In conclusion, when I feel impatient, I slap myself in the face and remind myself to embrace patience.  Patience is one of the biggest ingredients to creating wealth. If you don’t embrace it, and use it to your advantage, you’ll make building wealth much harder than it needs to be.
Talent + Action + Vision + Patience = The Path to Wealth.
On Saturday we’re leaving the conference and spending some time out at Siesta Key beach. It’ll be my first time swimming in the ocean in 25 years and I can’t wait!!! We’ll post some pictures when we get back. Enjoy your week.
STUFF WE LOVE:
Personal Capital is a net-worth calculating tool that turns your finances into a puzzle that’s fun to solve. It’s free and makes monitoring your money easy.
Bluehost is how we started this blog. Launch yourself onto the internet. Your friends are out there. It’s an easy to start your blog today.
I’d rather be there least successful person in the room than the most successful. You’re fortunate to be in such great company, if you believe that you’re the average of the 5 people you most closely associate with.

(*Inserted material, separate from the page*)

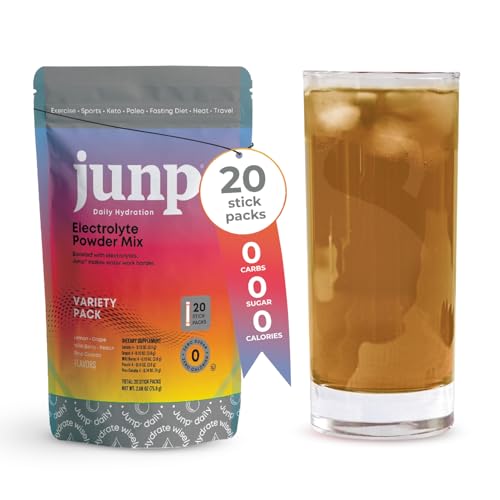 Zahler JUNP Sugar Free Electrolytes Powder Packets 5 Flavor Variety Pack 20 Count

It’s challenging to maintain that mentality, so I really appreciate your post. We all have our own journey and everyone is at different points along it.
I think what keeps me motivated is focusing on personal growth – the skills and knowledge I gain, my talent stack, whether or not there are concrete benefits at this time.
Thanks for the encouragement, and that’s definitely what I was trying to communicate in this post. You can’t become the most successful person in the room, without starting out as the least successful person in the room. Patience is often the ingredient in success that takes you from the least, to the most, but it’s also one of the hardest ingredients to embrace and be at peace with. If you can master patience, and like you said, personal growth… If you can combine those two ingredients of success, you will often naturally grow into the person you want to be in your deepest dreams. Thanks for the comment.